Trust is one of the techno-emotions that shape sociality online (Svedmark, 2016), and is part of the process that guides the choices we make on the Internet (deLaat, 2008). Consequently, the data about us and our interactions that are produced and processed across a variety of digital devices encapsulate deeply personal and intimate facets of our digital selves. For the most part, these data are managed by commercial third-party platforms and applications, where many users have proven unable to exercise appropriate control of their data. While governments and other regulatory bodies seek to find appropriate settings for governance of a transnational, datafied society, trust in the government is an option only for the privileged, and undermined by the rise of populist and partisan regimes. At the same time, developers and activists have proposed and introduced a number of alternative, supposedly more trustworthy systems of their own, from Tor to Blockchain and beyond, but these, too, frequently embed only the limited worldviews of their creators. But ‘we’ are many, diverse, complicated, and contradictory, and in Internet research as much as in its development, governance, and use it is crucial that the voices of the marginalised finally be heard.
As Internet researchers at the intersection of critical studies of technology, culture, and society, the present crisis of trust in the system presents us with opportunities to seek new insights into these issues and provide advice and guidance for individuals, communities, governing bodies, policy-makers, and platform providers. While emergent technologies attempt to bridge the gap between users, developers, and processes, there is still significant work to be undertaken on critical issues such as rebuilding trust for Internet users. The 2019 AoIR conference in Brisbane, Australia, invites contributions that explore the question of whether we can still have, or how we might regain, trust in the system: in a world of unscrupulous actors and dubious data, how can we know what and whom to trust? Indeed, how might we change the system itself – rethinking, redesigning, rebuilding, repurposing it – to provide a more trustworthy experience for a broader, more diverse, more inclusive community of Internet users?
The 2019 Association of Internet Researchers conference welcomes contributions that address these themes, including but not limited to the following questions:
Trust in technologies and platforms: how might users operate safely on commercially owned platforms? What role do emergent, decentralised, autonomous technologies play?
Trust after Cambridge Analytica: what is the impact of this highly mediatised data breach? Do users understand the data trails of their actions on the Internet?
Interpersonal trust: can we trust our friends on the Internet? Does authenticity become a central element of trust online?
Trust in governance: if national governments lack leverage over transnational tech giants, who do citizens trust to act in their interest? How do powerful actors in Internet governance justify their influence, and how can they be held to account?
Trust in information: as mis- and disinformation spread, how do we identify trustworthy sources of information?

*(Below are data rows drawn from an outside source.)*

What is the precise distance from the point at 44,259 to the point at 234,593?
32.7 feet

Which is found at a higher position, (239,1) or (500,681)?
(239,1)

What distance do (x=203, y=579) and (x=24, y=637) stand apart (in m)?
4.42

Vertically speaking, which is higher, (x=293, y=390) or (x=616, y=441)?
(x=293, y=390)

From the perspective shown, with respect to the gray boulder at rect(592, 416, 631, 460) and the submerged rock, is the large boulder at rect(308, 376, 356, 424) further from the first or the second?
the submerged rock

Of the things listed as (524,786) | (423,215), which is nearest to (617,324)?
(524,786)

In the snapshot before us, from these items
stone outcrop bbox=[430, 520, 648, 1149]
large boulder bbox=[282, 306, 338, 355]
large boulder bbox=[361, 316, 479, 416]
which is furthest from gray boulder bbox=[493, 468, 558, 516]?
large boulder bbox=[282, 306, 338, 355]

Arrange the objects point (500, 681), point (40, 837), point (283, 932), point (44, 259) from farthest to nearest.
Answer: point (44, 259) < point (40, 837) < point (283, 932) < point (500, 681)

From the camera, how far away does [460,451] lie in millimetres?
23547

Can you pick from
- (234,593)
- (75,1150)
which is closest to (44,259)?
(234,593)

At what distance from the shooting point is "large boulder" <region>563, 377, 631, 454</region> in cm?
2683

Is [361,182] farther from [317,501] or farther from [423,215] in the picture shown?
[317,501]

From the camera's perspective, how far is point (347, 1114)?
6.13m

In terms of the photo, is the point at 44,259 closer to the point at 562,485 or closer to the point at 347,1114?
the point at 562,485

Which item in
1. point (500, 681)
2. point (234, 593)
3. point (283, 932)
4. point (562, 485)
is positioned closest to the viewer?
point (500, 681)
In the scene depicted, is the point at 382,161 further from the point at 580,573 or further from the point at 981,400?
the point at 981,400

Trust by design: how can design and development processes be reshaped to ensure greater inclusion of diverse and marginalised communities?
Trust in theory: what theories of trust are available to describe the present moment and provide pointers to possible futures?
Trust in black boxes: how can scholars, civil society, regulators, and users interrogate the workings of only partially visible communication systems? What ethical, methodological, and practical challenges must they confront in doing so?
Trust in translation: how do issues of trust play out in different national and cultural contexts? How might we de-westernise current debates about trust by recognising different international perspectives, especially perhaps from the Asia-Pacific region?
Distrust in the system: how might trust’s darker side be addressed? What are the alternatives to trust?